Polecenie a ::
Przedstaw w formie krótkiej listy akapit poniższego tekstu o lectio divina, który zaczyna się od słów „Lectio divina nie jest gotową metodą”. Zachowaj jego główne informacje.

Fragment tekstu ::
######

Lectio Divina

 

PRZYGOTOWANIE

 

Boskie czytanie

Modlitwa, która wprowadza nas w to doświadczenie nosi nazwę lectio divina, w dosłownym tłumaczeniu Boskie czytanie. Drogą tą szli chrześcijanie pierwszych wieków, Ojcowie Pustyni, kolejne pokolenia mnichów i mniszek. Także nasz Zakon od początku osadził na niej swą duchowość. Lectio divina rodzi się z głębokiej wiary, która sprawia, że przyjmuje się Słowo Boże nie jako słowo ludzkie, ale - jak jest naprawdę – jako Słowo Boga, który działa w nas wierzących (por. 1Tes 2, 13). Stąd lectio jest przyjęciem pewnej postawy życiowej, a nie tylko pobożną praktyką. Wiara pomaga nam, by słuchanie Słowa Bożego nie było czytaniem książki, ale spotkaniem z żywą osobą Jezusa Chrystusa, który jest Wcielonym Słowem Boga.

 

Siew

W naszej kamedulskiej praktyce mamy ściśle wyznaczony czas na lectio divina. Jest to 1 godzina z rana przed udaniem się do codziennych obowiązków. Z czasem doświadczamy, że kolejne etapy lectio divina rozwijają się w naszych sercach w ciągu całego dnia, oświetlają pojawiające się myśli, zdarzenia, ściągając je w nurt modlitwy. Poranny czas przeznaczony na słuchanie Słowa Bożego jest tylko przyjmowaniem ziaren, które później będą rosnąć i owocować. Jest to jednak niezwykle ważny moment, bo bez ziarna nie wzejdzie żadna roślina.

Gdy jako 15-latka zaczęłam codzienną, regularną lekturę Pisma Świętego, wyznaczyłam sobie 10 – 15 minut w ciągu dnia i dopiero po jakimś okresie stopniowo próbowałam wydłużać ten czas, gdy zaczęłam doświadczać Słowa Bożego jako żywego, dotykającego mego serca. Na początku mego spotkania z Pismem Świętym było o wiele więcej samozaparcia niż zachwytu, porywu. Chciałam dobić się do Głosu Boga, a napotykałam mur słów, które mnie nudziły, których nie rozumiałam. Z perspektywy czasu widzę, że w tym zaciętym pragnieniu, by usłyszeć Głos Boga, Jezus obdarował mnie ogromną łaską, a z czasem samo Pismo Święte uczyło mnie, jak je przyjmować i zgadzać się, by Bóg przejmował inicjatywę w tych spotkaniach.

 

Efekty

Lectio divina nie jest gotową metodą, jest drogą. Idzie się nią całe życie, a „rezultaty” są zauważalne dopiero po miesiącach lub latach, ponieważ „rezultatem” lectio divina nie jest doraźna radość, pokój, samozadowolenie z porządnie odprawionej modlitwy, lecz bardzo głębokie nawrócenie – zgranie swego myślenia z Bożym myśleniem i spojrzenie na siebie, na świat Jego oczyma, w świetle Śmierci i Zmartwychwstania Pana Jezusa.

######

Materiał źródłowy ::
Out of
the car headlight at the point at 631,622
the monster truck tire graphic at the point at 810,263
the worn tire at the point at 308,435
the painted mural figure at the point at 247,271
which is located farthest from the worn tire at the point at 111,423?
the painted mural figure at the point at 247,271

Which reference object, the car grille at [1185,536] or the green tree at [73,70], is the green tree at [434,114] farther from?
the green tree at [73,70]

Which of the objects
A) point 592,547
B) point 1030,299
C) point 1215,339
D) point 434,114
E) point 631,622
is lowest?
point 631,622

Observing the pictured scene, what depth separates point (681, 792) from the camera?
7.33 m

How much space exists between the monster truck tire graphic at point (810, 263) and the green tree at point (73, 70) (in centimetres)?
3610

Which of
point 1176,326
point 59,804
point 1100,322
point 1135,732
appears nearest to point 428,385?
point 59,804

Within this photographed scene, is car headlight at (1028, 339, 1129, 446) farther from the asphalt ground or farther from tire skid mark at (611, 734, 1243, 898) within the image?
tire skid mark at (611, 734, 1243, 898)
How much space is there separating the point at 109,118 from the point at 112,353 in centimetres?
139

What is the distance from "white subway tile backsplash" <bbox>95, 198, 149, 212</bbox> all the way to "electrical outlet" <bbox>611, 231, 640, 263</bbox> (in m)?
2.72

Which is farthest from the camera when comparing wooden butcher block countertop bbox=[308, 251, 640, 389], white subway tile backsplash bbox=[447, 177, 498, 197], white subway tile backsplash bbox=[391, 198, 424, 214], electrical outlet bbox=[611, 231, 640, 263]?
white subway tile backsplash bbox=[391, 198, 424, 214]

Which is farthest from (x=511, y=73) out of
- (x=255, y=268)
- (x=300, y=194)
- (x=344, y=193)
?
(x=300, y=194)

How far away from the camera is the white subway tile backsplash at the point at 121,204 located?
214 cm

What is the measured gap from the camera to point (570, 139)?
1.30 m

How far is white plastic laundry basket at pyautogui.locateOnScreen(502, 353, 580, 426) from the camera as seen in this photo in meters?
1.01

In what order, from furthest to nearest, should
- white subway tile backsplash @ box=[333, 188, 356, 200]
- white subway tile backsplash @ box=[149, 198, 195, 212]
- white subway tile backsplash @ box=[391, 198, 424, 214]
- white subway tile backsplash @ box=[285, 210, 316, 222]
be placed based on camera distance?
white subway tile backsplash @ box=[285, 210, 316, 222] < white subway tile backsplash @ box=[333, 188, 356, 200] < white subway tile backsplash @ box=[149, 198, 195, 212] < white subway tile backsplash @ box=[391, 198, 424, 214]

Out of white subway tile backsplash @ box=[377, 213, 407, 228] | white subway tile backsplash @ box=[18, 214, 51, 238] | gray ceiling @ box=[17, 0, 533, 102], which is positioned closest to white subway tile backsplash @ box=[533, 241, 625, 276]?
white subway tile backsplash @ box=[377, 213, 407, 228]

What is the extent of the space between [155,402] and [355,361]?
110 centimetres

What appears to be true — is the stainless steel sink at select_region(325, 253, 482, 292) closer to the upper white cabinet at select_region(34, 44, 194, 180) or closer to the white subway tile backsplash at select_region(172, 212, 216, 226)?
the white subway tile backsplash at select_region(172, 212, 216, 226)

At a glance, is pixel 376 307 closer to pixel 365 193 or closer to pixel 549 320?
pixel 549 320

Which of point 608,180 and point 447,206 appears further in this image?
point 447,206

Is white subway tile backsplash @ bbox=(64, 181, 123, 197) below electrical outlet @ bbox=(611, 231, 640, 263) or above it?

######

Polecenie b ::
Zastąp „closer” przez „nearer” we wszystkich wierszach rekordów, od wiersza zawierającego „What appears to” aż do końca rekordów, i podaj tylko te wiersze. Resztę pozostaw bez zmian.

Poprawna odpowiedź a ::
- Lectio divina nie jest gotową metodą, lecz drogą, którą idzie się całe życie.
- Jej „rezultaty” widać dopiero po miesiącach lub latach.
- Tym „rezultatem” nie jest doraźna radość, pokój ani samozadowolenie z porządnie odprawionej modlitwy.
- Jest nim bardzo głębokie nawrócenie. To zgranie swego myślenia z Bożym myśleniem i patrzenie na siebie i na świat Jego oczyma, w świetle Śmierci i Zmartwychwstania Pana Jezusa.

Poprawna odpowiedź b ::
What appears to be true — is the stainless steel sink at select_region(325, 253, 482, 292) nearer to the upper white cabinet at select_region(34, 44, 194, 180) or nearer to the white subway tile backsplash at select_region(172, 212, 216, 226)?
the white subway tile backsplash at select_region(172, 212, 216, 226)

At a glance, is pixel 376 307 nearer to pixel 365 193 or nearer to pixel 549 320?
pixel 549 320

Which of point 608,180 and point 447,206 appears further in this image?
point 447,206

Is white subway tile backsplash @ bbox=(64, 181, 123, 197) below electrical outlet @ bbox=(611, 231, 640, 263) or above it?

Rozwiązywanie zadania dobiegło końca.